Noting that the provincial government typically only has one centralized air quality monitor per city, he encourages people — especially those from rural communities — to invest in PurpleAir monitors, a proven air quality monitoring solution, for more accurate air quality information throughout communities.
“If you just relied on the provincial sensors in cities like here and across the province, you might get the false impression that everything is fine, and it might be at that central location, but somewhere down road, several kilometers away, maybe 1,000 metres higher or lower elevation, it could be significantly different,” Mehta said.

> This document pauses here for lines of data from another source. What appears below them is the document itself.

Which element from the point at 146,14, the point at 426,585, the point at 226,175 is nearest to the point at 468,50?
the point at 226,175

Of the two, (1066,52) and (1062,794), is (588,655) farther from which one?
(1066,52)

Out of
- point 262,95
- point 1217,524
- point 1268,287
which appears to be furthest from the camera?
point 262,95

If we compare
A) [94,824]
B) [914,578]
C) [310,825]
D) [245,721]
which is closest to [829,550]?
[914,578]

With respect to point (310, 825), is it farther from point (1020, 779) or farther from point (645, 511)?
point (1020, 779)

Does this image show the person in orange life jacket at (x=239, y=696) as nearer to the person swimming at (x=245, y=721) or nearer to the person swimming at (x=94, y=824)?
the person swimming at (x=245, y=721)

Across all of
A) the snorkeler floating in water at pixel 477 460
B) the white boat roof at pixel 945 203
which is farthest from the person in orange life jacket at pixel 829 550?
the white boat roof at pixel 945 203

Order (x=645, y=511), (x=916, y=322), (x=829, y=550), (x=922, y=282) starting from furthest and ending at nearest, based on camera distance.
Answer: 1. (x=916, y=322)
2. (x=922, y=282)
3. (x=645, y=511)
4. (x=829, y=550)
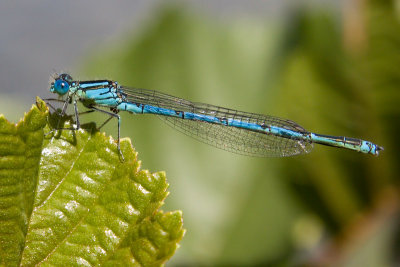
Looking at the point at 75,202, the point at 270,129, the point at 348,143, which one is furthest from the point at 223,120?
the point at 75,202

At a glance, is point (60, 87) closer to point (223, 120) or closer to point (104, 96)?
point (104, 96)

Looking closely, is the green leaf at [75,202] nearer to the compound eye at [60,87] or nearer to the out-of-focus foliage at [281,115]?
the compound eye at [60,87]

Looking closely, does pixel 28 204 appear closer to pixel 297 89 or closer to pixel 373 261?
pixel 297 89

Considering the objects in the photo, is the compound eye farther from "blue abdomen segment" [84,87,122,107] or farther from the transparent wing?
the transparent wing

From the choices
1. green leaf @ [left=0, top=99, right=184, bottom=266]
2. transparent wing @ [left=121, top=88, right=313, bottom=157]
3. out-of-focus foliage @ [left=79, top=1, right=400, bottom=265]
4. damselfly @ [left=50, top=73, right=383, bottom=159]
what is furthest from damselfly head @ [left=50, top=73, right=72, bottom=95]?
out-of-focus foliage @ [left=79, top=1, right=400, bottom=265]

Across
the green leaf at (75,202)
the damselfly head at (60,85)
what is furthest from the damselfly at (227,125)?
the green leaf at (75,202)

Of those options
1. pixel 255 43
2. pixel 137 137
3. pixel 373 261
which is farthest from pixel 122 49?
pixel 373 261

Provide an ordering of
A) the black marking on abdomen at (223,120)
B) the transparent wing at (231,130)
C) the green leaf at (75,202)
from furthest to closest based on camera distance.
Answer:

“What I’ve been finding with my work is that because of wood burning practices, slash burning and farmers who burn fields, air pollution in rural communities is significantly worse than cities in British Columbia. It’s much worse and that’s a problem because [the government] isn’t monitoring it, they’re ignoring it.”
He encouraged local school boards, community groups, and media to start encouraging people to protect themselves when there is an advisory. To prevent exposure to dangerous air, in addition to PurpleAir monitors, he suggests people invest in a good quality HEPA filtration system, and to avoid going outdoors during air advisories. If people need to go outside, he suggests using a face mask. Despite recent debates as to whether or not they work, he is adamant that they do.
“There’s not a lot we can do to prevent poor air quality but there are other things we can do individually to protect ourselves and I really encourage people to take those steps to protect their health.”
(This is the second article in a series on air quality inthe region.)